Another point I think may make a difference is the prior factor. In the above simulation test, there was a fixed marginalization factor whereas, in the above real data test, the gauge freedom was not fixed. Do you think this difference could result in the bizarre covariance values in the real data test?

YangSiri commented 1 year ago

Hi, @JzHuai0108

I've encountered the same question as you've mentioned. The covariance matrix (Hess in the code) is strangely large but agrees with the real situation: samller cov in roll, pitch and z components as the constraints are enough for the outdoor scenes. Have you figured out this recently?

JzHuai0108 commented 1 year ago

Unfortunately, I have not solved it yet though I'd like to solve it.

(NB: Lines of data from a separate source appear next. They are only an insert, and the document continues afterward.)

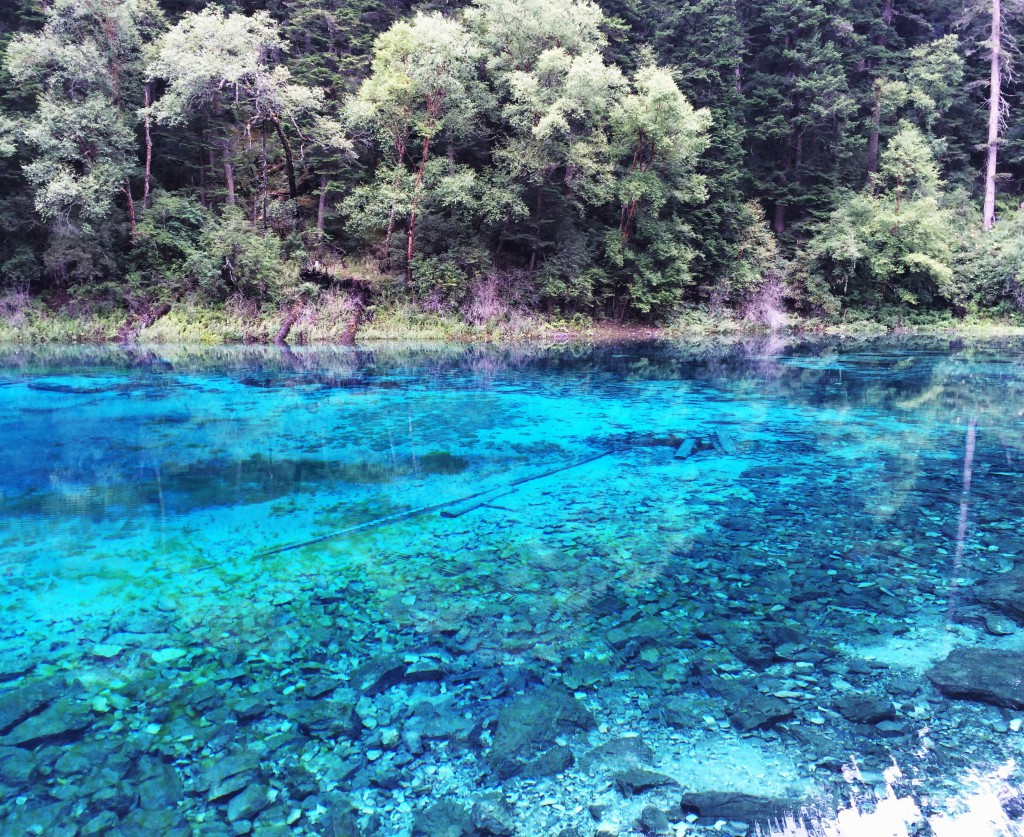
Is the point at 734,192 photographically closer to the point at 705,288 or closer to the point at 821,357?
the point at 705,288

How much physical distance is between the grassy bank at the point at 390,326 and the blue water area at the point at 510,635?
13040mm

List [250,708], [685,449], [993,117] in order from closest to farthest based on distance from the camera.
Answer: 1. [250,708]
2. [685,449]
3. [993,117]

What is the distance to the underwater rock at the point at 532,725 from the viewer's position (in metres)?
2.58

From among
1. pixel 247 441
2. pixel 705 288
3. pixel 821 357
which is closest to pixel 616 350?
pixel 821 357

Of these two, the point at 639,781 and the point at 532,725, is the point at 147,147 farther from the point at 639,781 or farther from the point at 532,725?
the point at 639,781

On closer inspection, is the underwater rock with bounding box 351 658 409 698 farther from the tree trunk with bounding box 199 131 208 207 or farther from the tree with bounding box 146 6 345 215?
the tree trunk with bounding box 199 131 208 207

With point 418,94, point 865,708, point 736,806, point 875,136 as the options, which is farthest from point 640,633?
point 875,136

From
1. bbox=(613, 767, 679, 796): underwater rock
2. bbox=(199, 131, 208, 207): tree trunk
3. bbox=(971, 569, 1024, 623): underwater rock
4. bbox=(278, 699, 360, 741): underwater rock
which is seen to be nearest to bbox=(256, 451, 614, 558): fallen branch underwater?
bbox=(278, 699, 360, 741): underwater rock

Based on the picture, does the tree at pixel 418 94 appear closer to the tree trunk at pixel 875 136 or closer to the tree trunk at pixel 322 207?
the tree trunk at pixel 322 207

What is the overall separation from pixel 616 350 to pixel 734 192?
38.9 feet

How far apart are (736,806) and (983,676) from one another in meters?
1.60

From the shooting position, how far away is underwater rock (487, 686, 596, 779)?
2580 millimetres

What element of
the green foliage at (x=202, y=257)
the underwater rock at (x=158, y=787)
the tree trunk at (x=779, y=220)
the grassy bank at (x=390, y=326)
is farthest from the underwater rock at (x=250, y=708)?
the tree trunk at (x=779, y=220)

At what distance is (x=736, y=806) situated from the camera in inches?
91.6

HaisenbergPeng commented 1 year ago

Hi, @JzHuai0108

I've encountered the same question as you've mentioned. The covariance matrix (Hess in the code) is strangely large but agrees with the real situation: samller cov in roll, pitch and z components as the constraints are enough for the outdoor scenes. Have you figured out this recently?

Sorry for the late reply. I finally got a break from picking up cotton on my master's plantation :(.

Sounds somewhat reasonable. But your paper implied that proper weighting by covariance is crucial to consistent mapping for real data. How do you obtain the proper covariance matrix if the real data are subject to pose uncertainty and wrong associations? Note that in the above test, I used the sample real data which should have pretty good quality.

For your information, In that paper, just below eq 4, it is mentioned that "the covariance matrix is computed by inverting the Hessian matrix H obtained from the bottom-up hierarchical BA process". And on page 7, section IV.B.2) Hierarchical BA versus Reduced BA, it is demonstrated that proper weighting with correct covariance improves mapping accuracy.

Another point I think may make a difference is the prior factor. In the above simulation test, there was a fixed marginalization factor whereas, in the above real data test, the gauge freedom was not fixed. Do you think this difference could result in the bizarre covariance values in the real data test?

It seems that your guess is right. I add the 'marginalize' function then the covariance seems about right: 3.5256e-12 3.11688e-11 -3.04067e-09 -3.16728e-06 -4.32052e-06 -1.01181e-11 In the 'to_margi' function, all point clusters are shifted 1 position, and the point clusters in the end are removed. I can understand the removal operation, but why do the shift?

YangSiri commented 1 year ago

Hi, @HaisenbergPeng

Could you please explain more about the 'maginalize' function and how to get the right covariance?

Thank you very much!

HaisenbergPeng commented 1 year ago

'margilize' function is already written in the code. I just used it. try this? benchmark_realworld.txt

JzHuai0108 commented 1 year ago

@HaisenbergPeng Kudos to you.

YangSiri commented 1 year ago

@HaisenbergPeng ,tql!

JzHuai0108 commented 1 year ago

I close the issue because it is solved. The strange covariance is due to gauge freedom which can be fixed by e.g., marginalizing the leading pose.